South Korea passed a milestone for mobile TV in June by hitting the one million subscriber mark for its terrestrial mobile TV service.

Currently, there are six terrestrial mobile TV broadcasters that offer ad-supported video content to Koreans who own terrestrial digital multimedia broadcast (T-DMB) handsets. On average, South Korean mobile TV subscribers watch about one hour of TV programming per day on their phones.

Japan entered the commercial mobile TV arena in March 2006 with the launch of commercial mobile TV services. Using the same radio frequencies as digital television, the Japanese mobile TV market should get a regulatory bump in 2008 when mobile TV becomes a separate service category from regular TV.
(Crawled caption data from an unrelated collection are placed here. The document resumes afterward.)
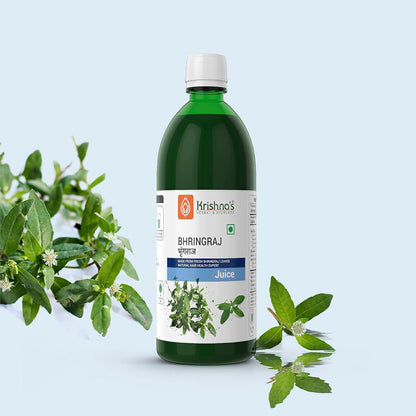 KRISHNA'S HERBAL & AYURVEDA Bhringraj Juice-500 Ml(Pack Of 1)|Preservative Free|Nourishes Hair And Improves Hair Growth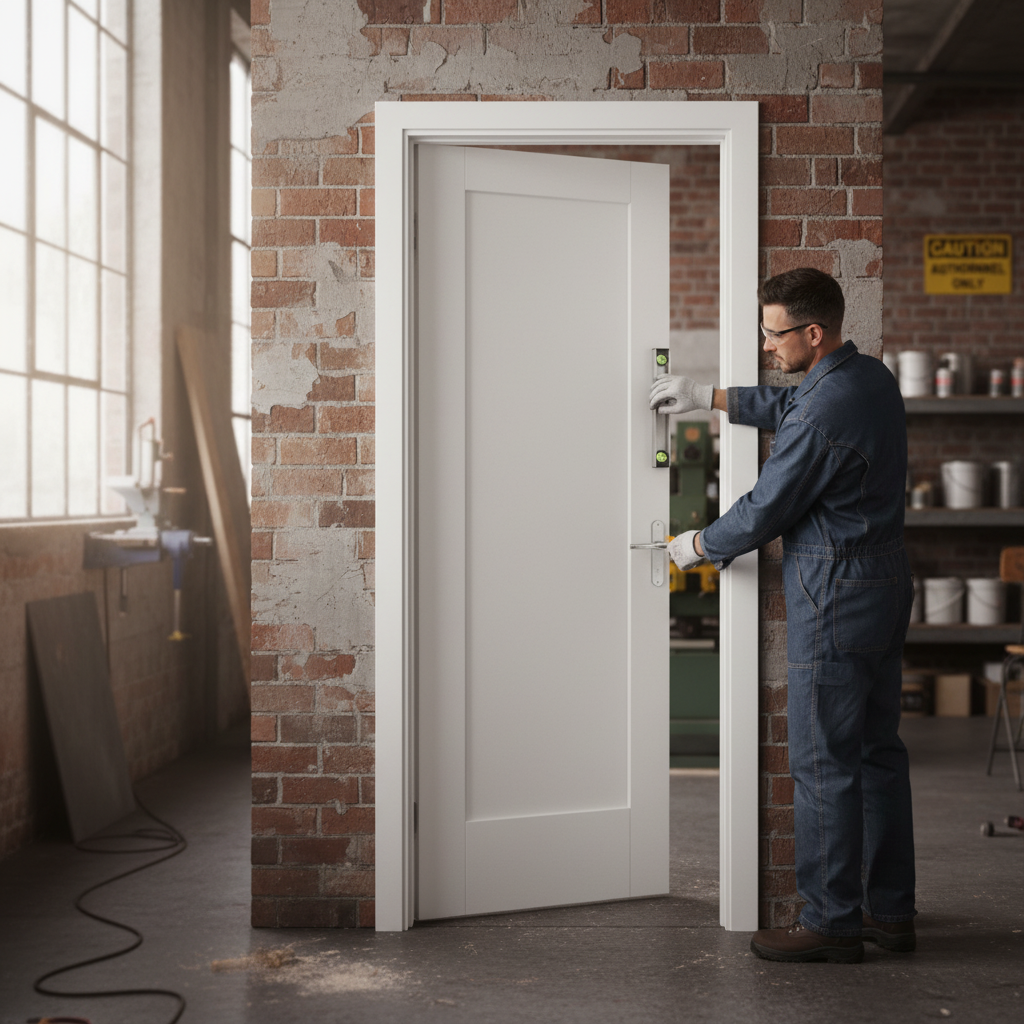 Premium Internal Primed Pattern 10 FD30 Fire Door with Solid Engineered Core for Enhanced Fire Safety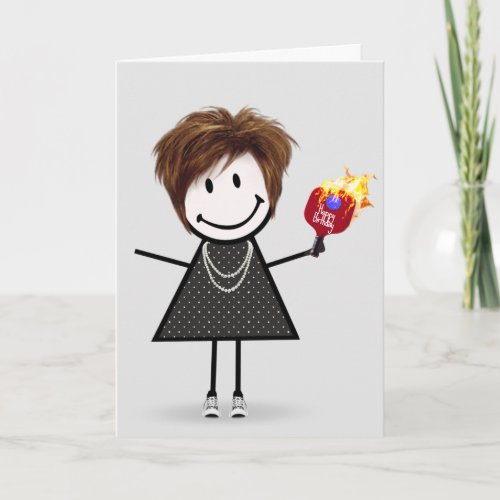 Birthday Pickleball Stick Figure Girl Card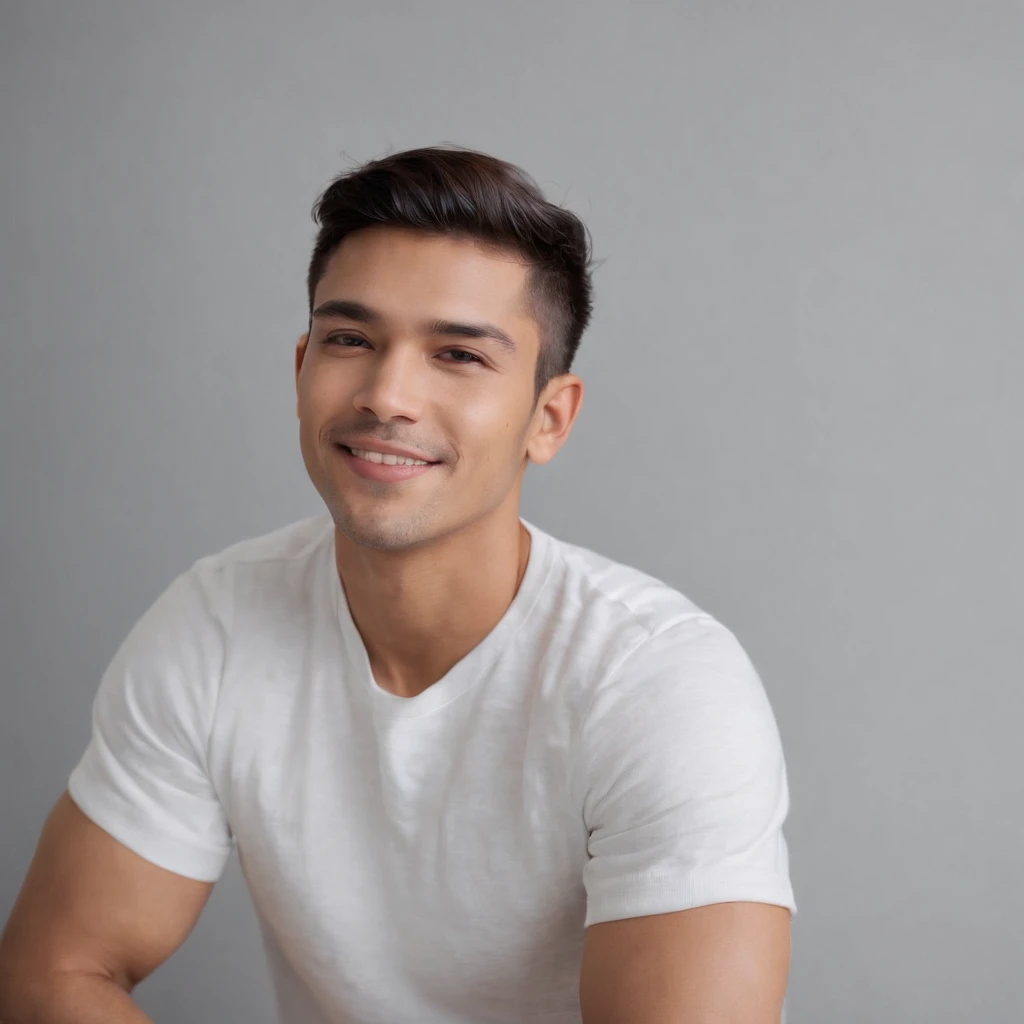 (photo: 1.3) af (realism: 1.3), (Hispanic), Latino man profile, (frontal close-up), soft light, clear face, happy, cheerful, warm light, white T-shirt, (off-white background), (blank background), ((gray wall background)) avatar, (short hair), smile, handsome, young,, short hair, smile, (close-up)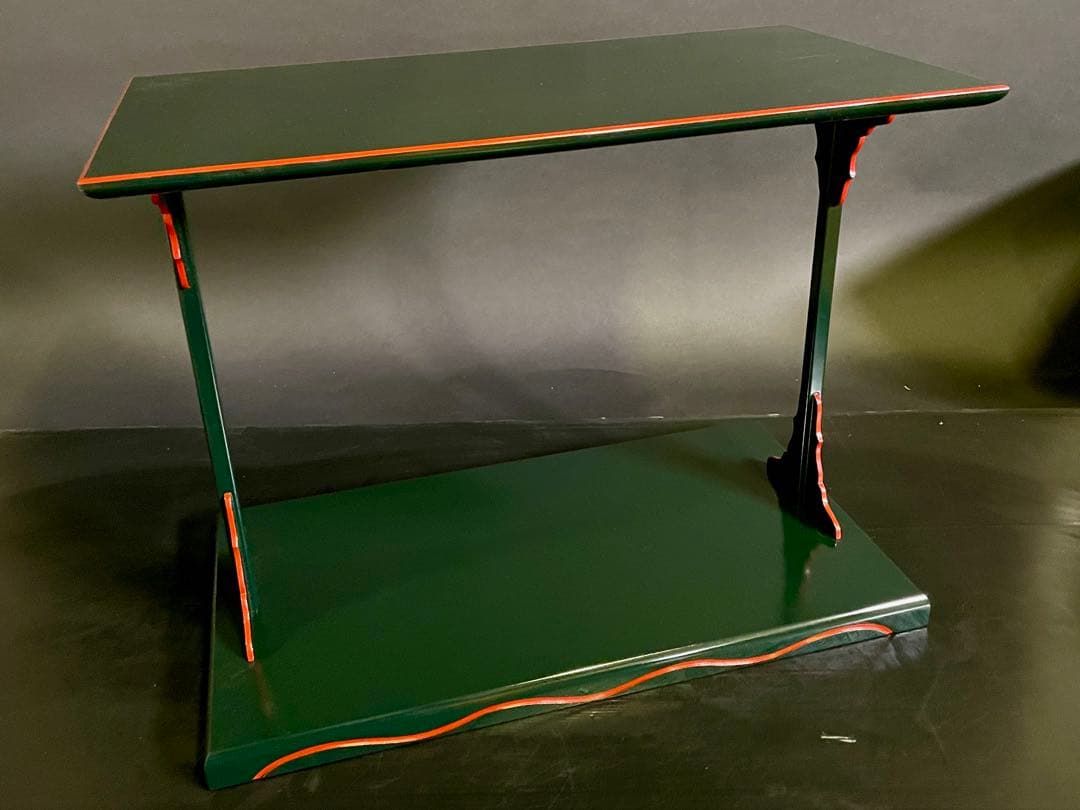 【超美品】「母」 青漆爪紅 及台子 光春 組立式 共箱 黄布 茶道具 (24②)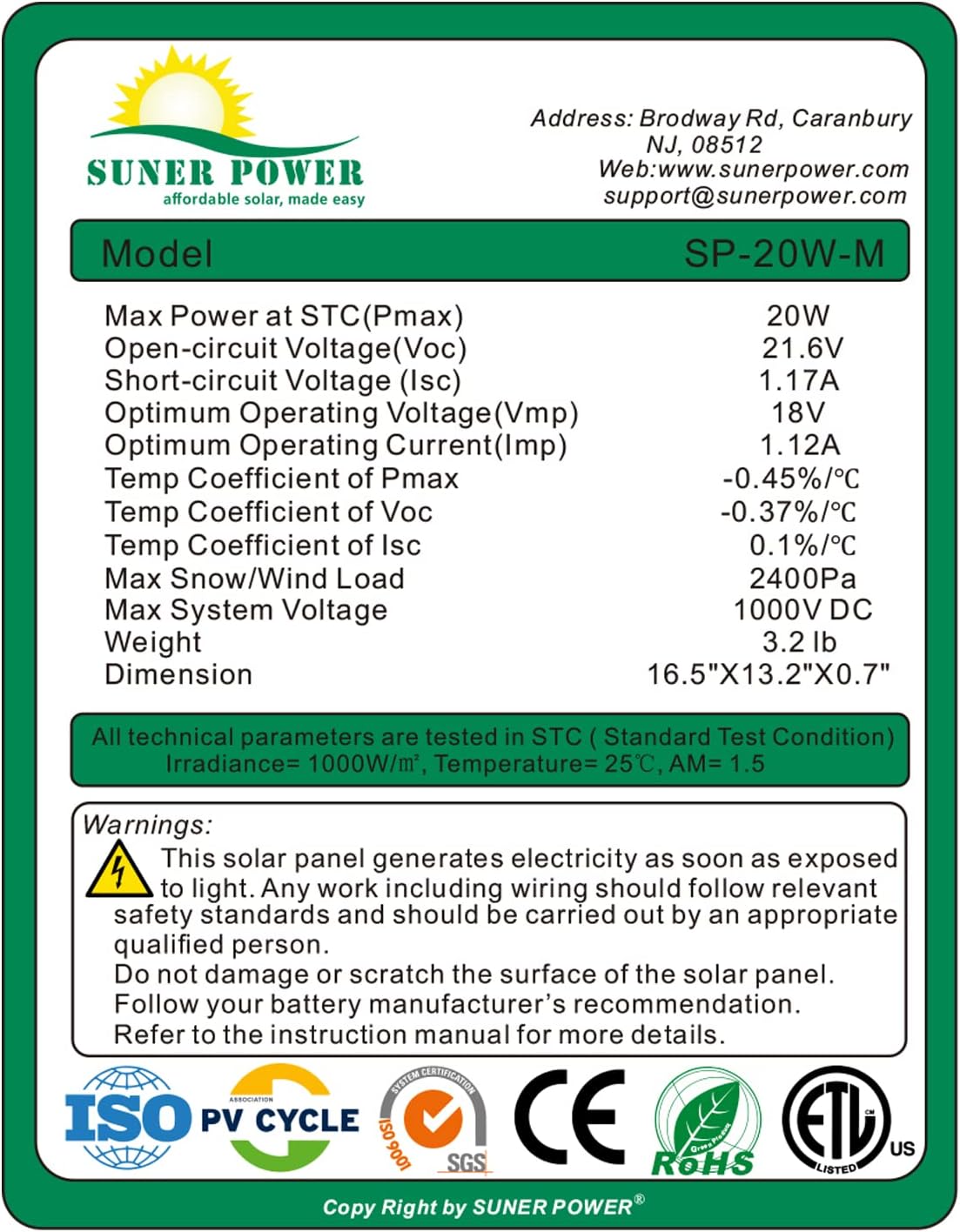 SUNER POWER 50 Watts Mono Crystalline 12V Solar Panel Kits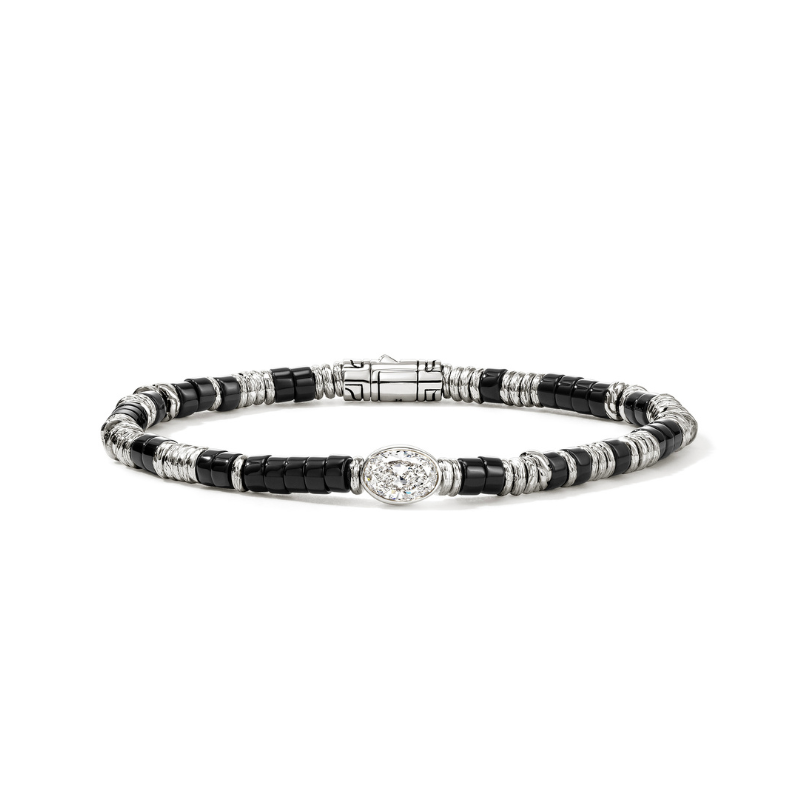 Sterling Silver Lovestruck Heishi Bracelet with Lab Grown Diamond 1.00ct and Black Onyx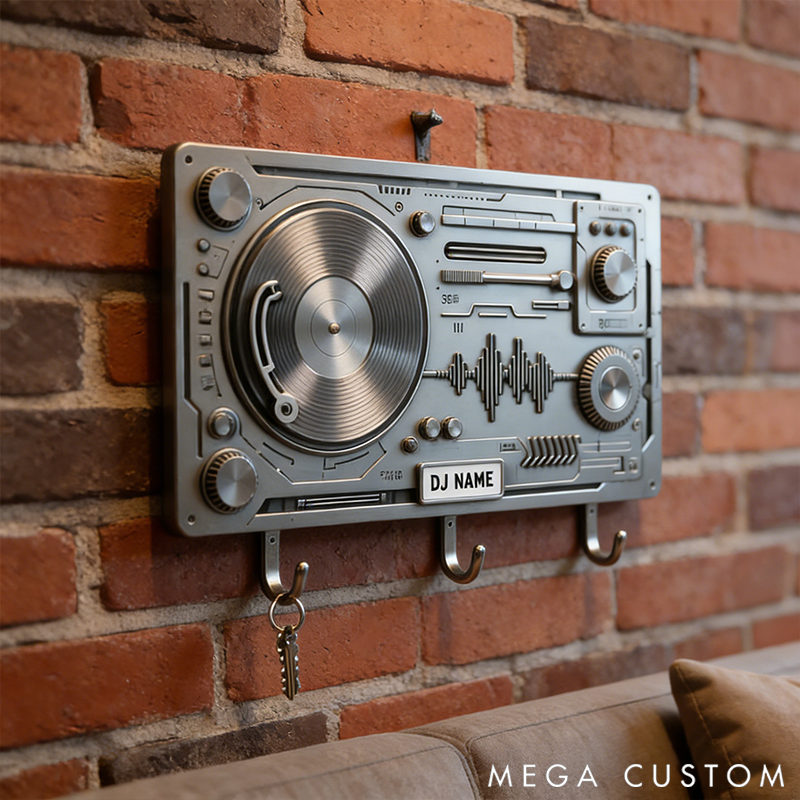 Personalized Metal Keychain Hook with DJ Motif Perfect Gift for Music Lovers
2008 will also be an important year for mobile TV in China. The country has publicly committed to having a robust mobile TV infrastructure in place in time for the Beijing Olympics. China's two largest mobile operators, China Unicom and China Mobile, announced mobile TV trials for 2007 along with pending announcements for TV-enabled mobile handsets, probably near the end of 2006.

The Asian mobile TV initiatives come at a time when the subscriber and viewing figures from this summer's World Cup are being figured into the plans and projections about mobile TV adoption. According to In-Stat, the current figure of 3.4 million global mobile TV subscribers is expected to balloon to over 100 million by 2010.

These subscriber figures are expected to drive global revenues for mobile TV past the $10 billion mark by 2011, according to Juniper Research. In contrast to 2006, which shows streamed mobile TV service revenues almost five times greater than broadcast, within five years that proportion will switch in favor of broadcast mobile TV services. Broadcast revenues are expected to be over twice as much as streamed by that time.

The proverbial fly in the ointment for Asia's mobile TV story, not to mention global subscriber and revenue projections, is the fact that all three countries are pursuing separate technical standards for mobile TV.

The upshot for marketers is understanding that the global telecom equipment industry is gearing up for a nasty standards war over mobile TV, just like it did for mobile voice. Asia's mobile TV experience will be important because the first commercial shots are being fired across the bow. Which candidate for Asia's regional mobile TV standard survives will heavily influence the rest of the global mobile TV market.